I train sports teams to feel, think, and move as one.

Not through workshops. Not through individual coaching. Through on-field drills that build measurable collective synchronization.

What is Team Resonance?

  • Stage 1: Scattered Individuals


    Players act alone, focused on their own game. Negative energy spreads fast after a mistake. Movement only happens after a shout or signal. The team is a collection of selves.

  • Stage 2: Conscious Connection

    Players start to read each other's body language. They sense where teammates will be without looking. They use emotions as fuel, not as a drain. The group is learning to feel, think, and move together.

  • Stage 3: Effortless Unity

    The team moves as one organism. Anticipation replaces reaction. Synchronization is instant and silent. This is resonance.

The Method: On the Field, Not in a Classroom

I thread resonance through your existing sessions, warm-up, attack and defence become the Feel, Think and Move slots. No extra time. Three drills, one per dimension, measurable from week one.

FEEL TOGETHER · Shared Rhythm

Take away sight, and players have to coordinate through rhythm and feel. Drill: Sensory Tuning: passing under progressive constraint, to a shared beat, a clap before each receive, then peripheral-only, then blind. When it clicks, the group hears the rhythm before it sees the ball. Tell: Reset Speed - how fast the group recovers its rhythm after a mistake.

THINK TOGETHER · Shared Perception

Compress the time to decide and hide the picture, and players must share one read and commit together. Drill: One-Look Options: the attack starts blind to the defence, turns, and gets about a second to read it and pick one option, collectively, no talking. Three players seeing a different picture from the other three is the problem made visible. Tell: Shared-read latency - how fast the unit reads the same picture.
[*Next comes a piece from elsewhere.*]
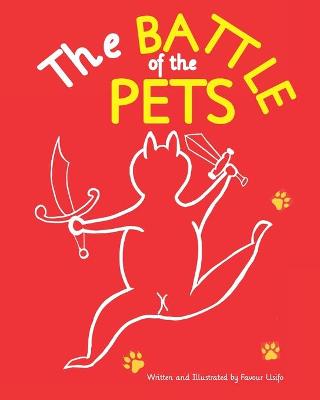 Book cover for The Battle of the Pets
MOVE TOGETHER · Shared Timing

One cadence on collective movement; anyone a beat off makes a gap. Drill: Line-Speed Metronome: the line advances to a beat, responding to Hold / Blitz / Drift triggers as one unit. The first two seconds expose the weak links, usually the players furthest from the core. Tell: Sync Success Rate - how often coordinated actions complete under pressure.

In Practice: Gooi Rugby U16s

A six-week pilot.

The coaches saw a technical problem: the final pass to the wings kept breaking down. I saw a resonance problem. The wide players weren’t synchronised with the core group, or in the same moment. Fix the state, and the skill expresses itself.

I embedded the three drills inside the team’s normal sessions, no extra time, no separate workshops. Within two weeks the head coach was running the warm-up drill on game days without being asked. By week four he was writing resonance language into his own training plans. The drills transferred because they felt like rugby, not like psychology.

This is proof the method works and that state drives skill - not a claim that one sport’s numbers carry to another. A pilot in your sport builds your evidence.

About Me.

I've spent twenty years working with teams. In sport, in startups, in Fortune 500 companies. The pattern is always the same: groups of talented individuals who can't get out of their own way.

The reason? We focus on the self. Self-help. Self-development. Self-improvement. Players and professionals operate as disconnected individuals. Their talent is real. Their connection isn't.

My work is built on one principle: performance emerges from collective attunement, not individual optimization. Before a team can execute a system, they have to share a state. Same rhythm. Same picture. Same moment.

I'm not a sports psychologist. I don't train individual mental skills. I'm not a team-building facilitator. I don't run trust falls or personality tests. I'm a Team Resonance Coach. I train the field between bodies. The bit that shows up when the defensive line moves as one, when the attack reads the same gap at the same time, when a team recovers from a mistake in 1 second instead of 10.

My method: drills, measurement, and leadership as a tuning fork. Less workshops, more on-field replication. Less theory, more measurable rhythm.

Currently working with youth and semi-professional sports teams in the Netherlands.